Period 1Q12
Actual vs. Expectations
1Q12 net profit of RM78.3m was broadly within expectations.
This makes up 22% of ours as well as the street’s FY12 full-year estimates of RM349.5m
and RM356.8m respectively.
Dividends No dividend was declared as expected.
Key Results Highlights
1Q12 net profit surged 69% QoQ, led mainly by new projects
such as Tapis EOR (50% completion for Q topside from 39%, and 30% for R
topside) and Telok Gas Project (40% from 19%). This led to the EBIT for the
Engineering and Construction (E&C) segment almost doubling to RM65.8m from
RM33.2m. However, the Marine Conversion & Repair (MCR) unit reported a 36%
decline in EBT to 10.3m on margin compression due to poor market condition
although the number of vessels being repaired was maintained at 20.

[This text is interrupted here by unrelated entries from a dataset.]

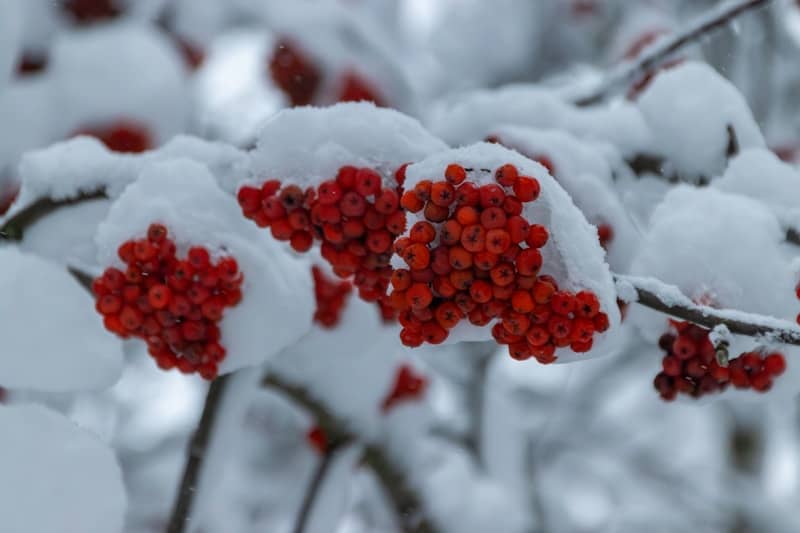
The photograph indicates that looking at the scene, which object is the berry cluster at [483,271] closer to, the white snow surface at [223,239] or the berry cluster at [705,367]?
the berry cluster at [705,367]

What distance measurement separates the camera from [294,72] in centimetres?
442

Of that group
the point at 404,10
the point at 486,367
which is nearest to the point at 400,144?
the point at 486,367

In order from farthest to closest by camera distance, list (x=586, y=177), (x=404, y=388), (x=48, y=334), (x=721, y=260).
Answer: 1. (x=404, y=388)
2. (x=586, y=177)
3. (x=48, y=334)
4. (x=721, y=260)

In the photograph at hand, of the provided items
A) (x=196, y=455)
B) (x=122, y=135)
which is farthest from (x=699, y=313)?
(x=122, y=135)

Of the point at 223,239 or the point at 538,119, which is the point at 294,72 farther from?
the point at 223,239

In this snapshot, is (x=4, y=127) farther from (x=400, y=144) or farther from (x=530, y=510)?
(x=530, y=510)

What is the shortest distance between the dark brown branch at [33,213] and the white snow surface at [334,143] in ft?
1.28

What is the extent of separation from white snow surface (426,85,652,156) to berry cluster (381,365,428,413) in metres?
1.02

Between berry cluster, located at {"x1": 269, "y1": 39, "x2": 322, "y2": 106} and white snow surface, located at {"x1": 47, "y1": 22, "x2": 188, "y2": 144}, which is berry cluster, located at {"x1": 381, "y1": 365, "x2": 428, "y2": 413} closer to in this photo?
→ white snow surface, located at {"x1": 47, "y1": 22, "x2": 188, "y2": 144}

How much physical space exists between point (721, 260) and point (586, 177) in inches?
13.9

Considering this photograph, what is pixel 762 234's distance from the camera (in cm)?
163

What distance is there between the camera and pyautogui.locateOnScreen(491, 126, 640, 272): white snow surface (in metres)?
1.80

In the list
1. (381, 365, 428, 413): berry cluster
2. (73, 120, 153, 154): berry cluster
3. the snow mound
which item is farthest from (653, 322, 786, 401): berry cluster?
(73, 120, 153, 154): berry cluster

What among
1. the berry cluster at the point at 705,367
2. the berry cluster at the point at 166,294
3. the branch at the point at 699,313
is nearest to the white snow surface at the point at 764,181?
the berry cluster at the point at 705,367
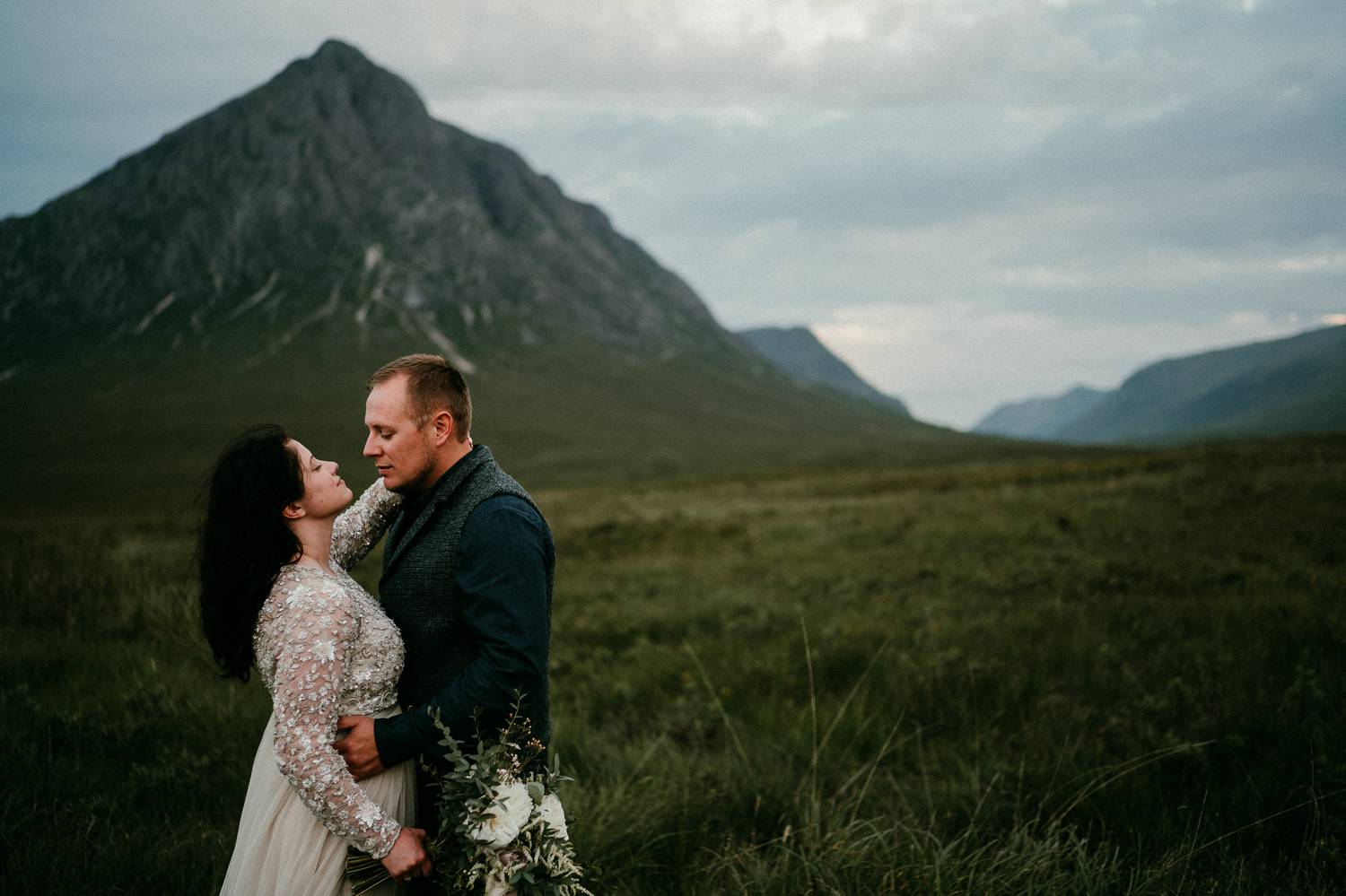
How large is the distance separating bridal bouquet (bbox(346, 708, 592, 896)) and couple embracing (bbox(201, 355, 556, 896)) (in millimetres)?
144

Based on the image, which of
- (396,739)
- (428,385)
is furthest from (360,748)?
(428,385)

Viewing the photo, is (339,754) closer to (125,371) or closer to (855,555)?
(855,555)

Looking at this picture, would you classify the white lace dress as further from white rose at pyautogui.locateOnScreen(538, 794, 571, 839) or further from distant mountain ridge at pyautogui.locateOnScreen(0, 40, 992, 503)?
distant mountain ridge at pyautogui.locateOnScreen(0, 40, 992, 503)

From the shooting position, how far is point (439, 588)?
2.54 meters

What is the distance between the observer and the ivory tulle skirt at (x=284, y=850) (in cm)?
238

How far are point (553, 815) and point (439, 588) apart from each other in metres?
0.82

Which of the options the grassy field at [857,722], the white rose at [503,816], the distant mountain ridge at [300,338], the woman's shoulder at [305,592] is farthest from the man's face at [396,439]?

YoY, 1Q12 net profit dipped 39% from RM128.6m as EPCIC
Turkmenistan Block 1 project has been completed. Hence, the associate income declined
to RM1.1m from
RM23.6m previously. Meanwhile, E&C reported EBIT which contracted
33% but MCR turned profitable (RM10.3m) from a loss making (-RM14.1m) position
previously.
Orderbook declined to RM2.36b as at Mar 2012 from RM3.09b
three months ago.
Outlook Lacking of catalyst to boost earnings in the
shortterm, as its project execution and replenishment are prone to delays. The
stock’s valuation is also susceptible to a de-rating after the listing of Sapura
Kencana Petroleum.
Change to Forecasts No
changes in our FY12-FY14 estimates.
Rating MAINTAIN UNDERPERFORM
Valuation We are revising our fair value up to RM4.65
from RM4.26 previously as we roll forward our valuation basis to FY13. However,
we have revised our target PER lower to 18.0x (from 19.5x) as we believe the
stock will be de-rated once Sapura Kencana Petroleum is listed given the lack
of upside factors for the stock. The premium against the sector’s average PER
of 15.0x is due to its Petronas patronage status which guarantees it a certain
degree of contract replenishment.
Risks Risks to our call are higher-than-expected
project wins and acceleration in project executions.